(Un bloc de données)
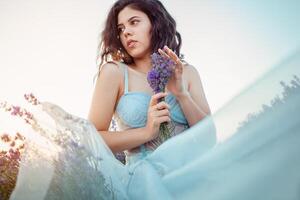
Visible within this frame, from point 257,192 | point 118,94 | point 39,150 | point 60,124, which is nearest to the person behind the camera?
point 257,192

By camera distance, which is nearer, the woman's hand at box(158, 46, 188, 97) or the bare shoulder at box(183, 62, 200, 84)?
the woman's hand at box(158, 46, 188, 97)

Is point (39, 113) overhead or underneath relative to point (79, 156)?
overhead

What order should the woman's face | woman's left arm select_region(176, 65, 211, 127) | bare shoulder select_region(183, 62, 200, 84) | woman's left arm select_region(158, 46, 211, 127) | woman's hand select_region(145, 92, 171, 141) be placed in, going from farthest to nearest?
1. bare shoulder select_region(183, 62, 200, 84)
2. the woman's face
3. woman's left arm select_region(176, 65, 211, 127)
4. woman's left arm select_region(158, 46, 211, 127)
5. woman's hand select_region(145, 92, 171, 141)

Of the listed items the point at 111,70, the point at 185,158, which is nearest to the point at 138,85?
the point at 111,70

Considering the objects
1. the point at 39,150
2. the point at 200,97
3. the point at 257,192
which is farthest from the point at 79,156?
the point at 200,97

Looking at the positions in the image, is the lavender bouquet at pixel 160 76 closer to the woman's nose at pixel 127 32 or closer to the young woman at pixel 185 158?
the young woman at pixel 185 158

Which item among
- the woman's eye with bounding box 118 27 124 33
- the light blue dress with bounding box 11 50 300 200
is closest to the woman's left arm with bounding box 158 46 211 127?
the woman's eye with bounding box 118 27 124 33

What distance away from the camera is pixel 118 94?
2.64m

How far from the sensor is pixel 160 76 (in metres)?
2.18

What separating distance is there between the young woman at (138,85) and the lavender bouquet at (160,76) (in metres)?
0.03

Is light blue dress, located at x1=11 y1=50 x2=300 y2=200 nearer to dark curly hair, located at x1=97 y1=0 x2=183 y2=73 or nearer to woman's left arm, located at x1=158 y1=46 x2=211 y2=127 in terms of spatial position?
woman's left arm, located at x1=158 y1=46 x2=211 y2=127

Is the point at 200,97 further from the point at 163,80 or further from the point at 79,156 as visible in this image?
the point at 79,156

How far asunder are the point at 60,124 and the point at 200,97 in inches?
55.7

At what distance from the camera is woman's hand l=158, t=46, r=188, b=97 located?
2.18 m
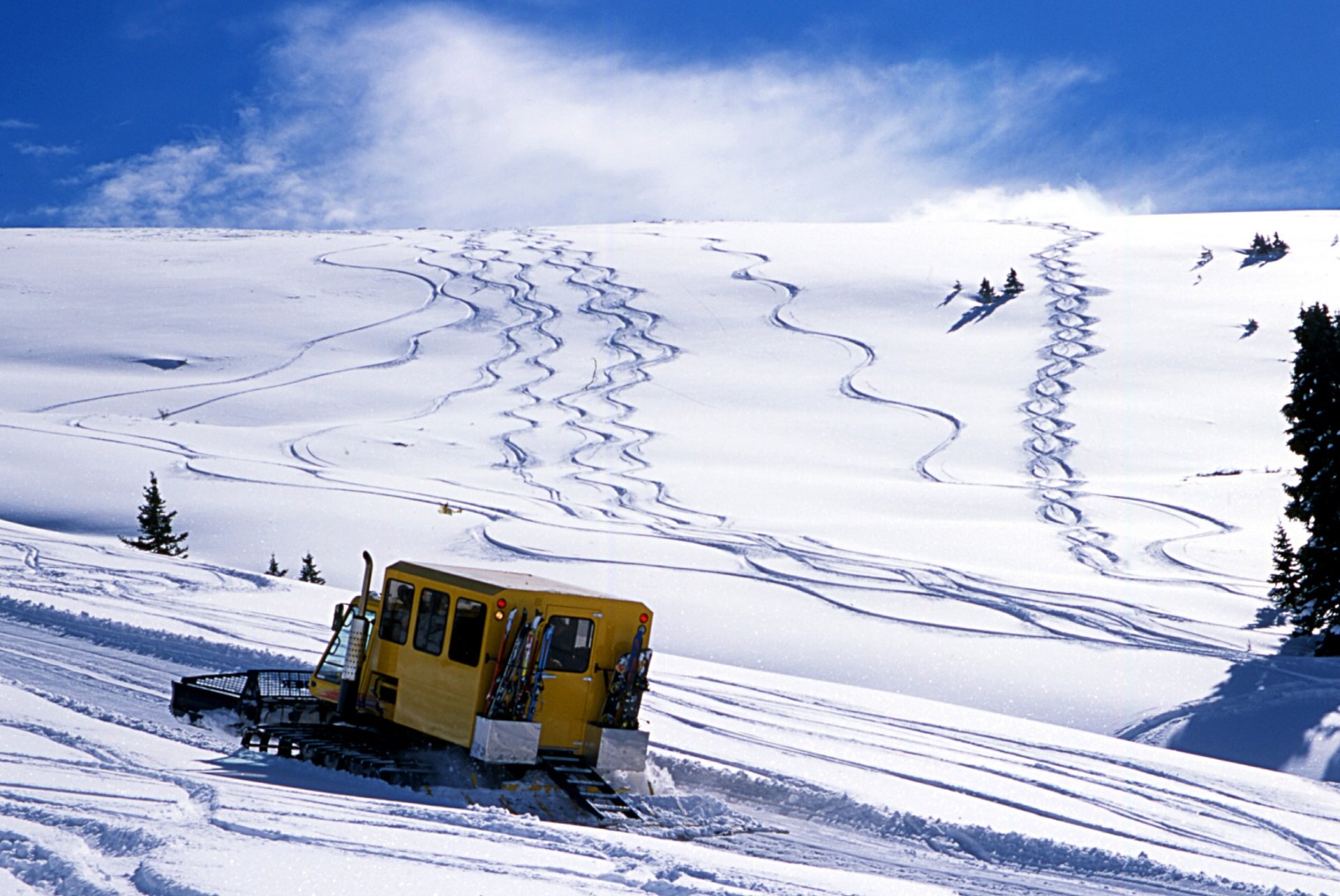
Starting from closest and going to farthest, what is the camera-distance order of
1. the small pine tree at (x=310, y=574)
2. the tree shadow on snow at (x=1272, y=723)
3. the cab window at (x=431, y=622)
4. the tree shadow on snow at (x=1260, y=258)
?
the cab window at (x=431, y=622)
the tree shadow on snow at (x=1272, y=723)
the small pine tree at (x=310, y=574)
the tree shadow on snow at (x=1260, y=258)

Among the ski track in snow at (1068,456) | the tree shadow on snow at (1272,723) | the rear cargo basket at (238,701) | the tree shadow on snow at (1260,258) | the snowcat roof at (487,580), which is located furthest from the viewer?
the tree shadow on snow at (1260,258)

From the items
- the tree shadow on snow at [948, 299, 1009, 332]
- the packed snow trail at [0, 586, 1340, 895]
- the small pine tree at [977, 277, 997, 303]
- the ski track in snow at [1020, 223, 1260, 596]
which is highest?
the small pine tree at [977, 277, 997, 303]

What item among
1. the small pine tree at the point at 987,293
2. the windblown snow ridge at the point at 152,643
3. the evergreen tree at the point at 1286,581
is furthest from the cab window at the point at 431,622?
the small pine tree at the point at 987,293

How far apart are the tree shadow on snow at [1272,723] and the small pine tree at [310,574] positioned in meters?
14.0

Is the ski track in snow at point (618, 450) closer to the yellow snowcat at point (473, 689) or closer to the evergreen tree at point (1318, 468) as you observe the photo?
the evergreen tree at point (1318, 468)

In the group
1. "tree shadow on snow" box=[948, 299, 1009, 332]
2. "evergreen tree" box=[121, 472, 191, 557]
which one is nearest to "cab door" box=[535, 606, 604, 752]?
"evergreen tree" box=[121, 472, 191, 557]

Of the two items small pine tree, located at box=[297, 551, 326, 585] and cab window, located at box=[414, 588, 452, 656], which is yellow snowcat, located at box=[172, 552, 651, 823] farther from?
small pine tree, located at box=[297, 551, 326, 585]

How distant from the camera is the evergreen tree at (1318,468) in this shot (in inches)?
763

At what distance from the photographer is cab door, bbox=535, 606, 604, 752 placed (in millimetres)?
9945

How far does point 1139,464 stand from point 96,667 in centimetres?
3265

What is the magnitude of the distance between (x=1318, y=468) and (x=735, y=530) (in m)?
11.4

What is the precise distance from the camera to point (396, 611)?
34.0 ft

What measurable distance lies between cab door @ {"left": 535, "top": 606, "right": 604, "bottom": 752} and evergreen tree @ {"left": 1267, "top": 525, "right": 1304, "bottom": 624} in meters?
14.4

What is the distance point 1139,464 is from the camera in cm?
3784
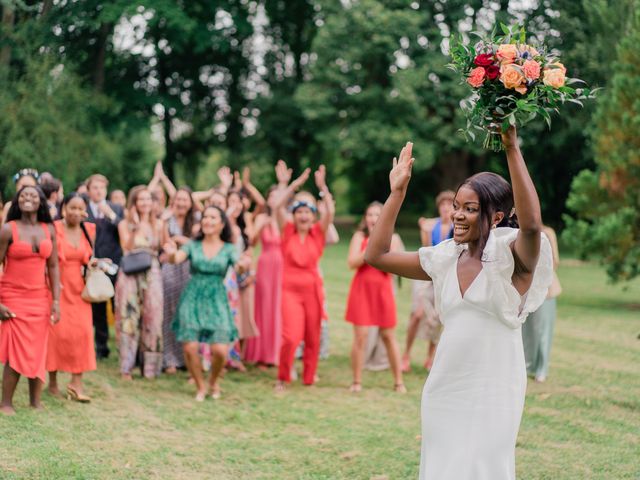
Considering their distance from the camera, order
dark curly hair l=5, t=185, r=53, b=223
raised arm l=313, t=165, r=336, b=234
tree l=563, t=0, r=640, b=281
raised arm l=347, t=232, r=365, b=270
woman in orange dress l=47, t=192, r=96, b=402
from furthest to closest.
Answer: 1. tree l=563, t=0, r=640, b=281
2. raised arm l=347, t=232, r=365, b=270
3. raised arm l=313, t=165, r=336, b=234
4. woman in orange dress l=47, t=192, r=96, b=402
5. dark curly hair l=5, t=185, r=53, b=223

ÉNONCÉ DE LA TÂCHE:
Recopiez tout le passage qui va de la ligne contenant « Considering their distance » jusqu'à la fin des données, en substituant « farthest » à « furthest » et en laissant tout le reste inchangé.

RÉSULTAT OBTENU:
Considering their distance from the camera, order
dark curly hair l=5, t=185, r=53, b=223
raised arm l=313, t=165, r=336, b=234
tree l=563, t=0, r=640, b=281
raised arm l=347, t=232, r=365, b=270
woman in orange dress l=47, t=192, r=96, b=402
from farthest to closest.
Answer: 1. tree l=563, t=0, r=640, b=281
2. raised arm l=347, t=232, r=365, b=270
3. raised arm l=313, t=165, r=336, b=234
4. woman in orange dress l=47, t=192, r=96, b=402
5. dark curly hair l=5, t=185, r=53, b=223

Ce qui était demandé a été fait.